You do know Americans pay a federal tax rate, right? And that they still have to pay those taxes regardless of where they live globally?

This is not the case for the vast majority of countries, so not instructive to the British case.

endlesscraziness · 24/10/2022 05:56

I think we need to look At German and Australian healthcare models. The NHS is currently failing and a new approach is needed

Kendodd · 24/10/2022 09:56

mummy203 · 24/10/2022 00:20

I think a large chunk maybe 75% of benefits/ UC goes to rent from private landlords. Council house rent was lower and the money went back to to the council.

this is why the system isn’t working anymore, in my opinion 😏

I don't think you're correct with you're numbers (might be though) but I agree with your point.
I think the biggest thing the government could do to reduce poverty is a massive council house building, and even buying, programmes. The private rented market has failed the masses while making a few big winners. If we had high quality, affordable rent, readily available, landlord of first, not last, resort, this would make a huge difference to people's lives. Ultimately, it would also be a money maker for councils, they could make a small profit from each unit.
I would also encourage downsizing. Not booting people out, but no CT discounts for single people in family homes, etc. Moving and redecoration costs paid to downsize etc.

TodayInahurry · 24/10/2022 10:14

The super rich are generally very mobile. My friend works for a multi billionaire who owns numerous properties in the UK and abroad, all will be in trusts and companies. This person has just moved to Switzerland to avoid UK taxes in the event of Labour taking over.

DullAndOvercast · 24/10/2022 10:18

donttellmehesalive · 23/10/2022 20:29

Mervyn King was on breakfast news this morning saying that we absolutely can't afford it. He thinks austerity will be worse than after 2008. He said we want European-style welfare but low US-style taxes. He said everyone thinks we need to tax the rich more but there aren't enough of them to sort it out even if we taxed them to the hilt. No idea if he's right but it was depressing. He predicts lower standards and higher taxes for everyone.

I saw this and though he sounded reasonable.

A lot of the demographers stuff suggests we are entering a very difficult period economically - youthful population and economic growth do seem to be very linked.

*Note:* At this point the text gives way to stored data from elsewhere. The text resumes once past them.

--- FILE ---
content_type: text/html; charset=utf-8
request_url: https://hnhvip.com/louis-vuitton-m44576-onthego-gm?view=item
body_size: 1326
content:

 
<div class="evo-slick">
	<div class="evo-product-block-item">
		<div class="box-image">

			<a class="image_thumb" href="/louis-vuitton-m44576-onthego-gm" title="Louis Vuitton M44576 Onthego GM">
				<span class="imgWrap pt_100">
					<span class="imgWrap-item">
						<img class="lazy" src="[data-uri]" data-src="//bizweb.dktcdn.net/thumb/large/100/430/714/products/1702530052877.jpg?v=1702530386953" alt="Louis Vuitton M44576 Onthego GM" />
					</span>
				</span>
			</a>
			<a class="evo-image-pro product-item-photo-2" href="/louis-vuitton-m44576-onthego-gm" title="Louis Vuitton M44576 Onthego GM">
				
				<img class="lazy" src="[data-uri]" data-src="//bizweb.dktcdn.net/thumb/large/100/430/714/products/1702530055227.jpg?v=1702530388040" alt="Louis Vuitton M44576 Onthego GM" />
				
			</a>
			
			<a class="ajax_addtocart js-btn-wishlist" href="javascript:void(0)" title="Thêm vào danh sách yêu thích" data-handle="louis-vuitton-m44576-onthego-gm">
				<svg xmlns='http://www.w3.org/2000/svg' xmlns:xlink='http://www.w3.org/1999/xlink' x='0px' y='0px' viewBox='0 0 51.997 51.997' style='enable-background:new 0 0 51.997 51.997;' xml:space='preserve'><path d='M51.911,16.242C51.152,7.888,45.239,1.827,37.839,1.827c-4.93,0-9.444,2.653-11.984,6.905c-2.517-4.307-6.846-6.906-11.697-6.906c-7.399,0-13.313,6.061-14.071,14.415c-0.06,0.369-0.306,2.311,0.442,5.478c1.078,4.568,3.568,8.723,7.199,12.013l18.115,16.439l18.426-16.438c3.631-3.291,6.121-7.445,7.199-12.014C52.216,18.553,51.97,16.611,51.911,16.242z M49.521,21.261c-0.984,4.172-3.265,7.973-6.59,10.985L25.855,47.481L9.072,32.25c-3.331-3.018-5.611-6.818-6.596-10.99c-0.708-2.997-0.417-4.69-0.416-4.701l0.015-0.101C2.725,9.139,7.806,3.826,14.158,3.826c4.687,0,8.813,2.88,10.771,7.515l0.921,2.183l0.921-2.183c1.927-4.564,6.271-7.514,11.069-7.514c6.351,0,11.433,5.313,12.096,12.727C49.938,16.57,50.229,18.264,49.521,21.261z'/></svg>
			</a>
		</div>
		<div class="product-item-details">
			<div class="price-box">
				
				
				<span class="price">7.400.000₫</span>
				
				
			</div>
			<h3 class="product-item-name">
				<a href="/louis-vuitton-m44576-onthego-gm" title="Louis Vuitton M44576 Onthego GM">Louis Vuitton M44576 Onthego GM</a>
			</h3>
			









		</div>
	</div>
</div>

I do think we need higher taxes - across the board and that would include taxing the rich more but also a lot of other people like us more as well - NHS reform /look at European co-pay systems with safety nets.

I think what we'll get is a lower of standards as population ages - ever increasing retirement ages and fewer resources for current working population when they get to retirement age. Some of that could possibly be mitigated with better management perhaps - but most of the population is in denial thinking there's someone else to tax more not them.

DullAndOvercast · 24/10/2022 10:21

I think the biggest thing the government could do to reduce poverty is a massive council house building, and even buying, programmes. The private rented market has failed the masses while making a few big winners. If we had high quality, affordable rent, readily available, landlord of first, not last, resort, this would make a huge difference to people's lives.

Actually agree with this -but I can't see it happening any time soon.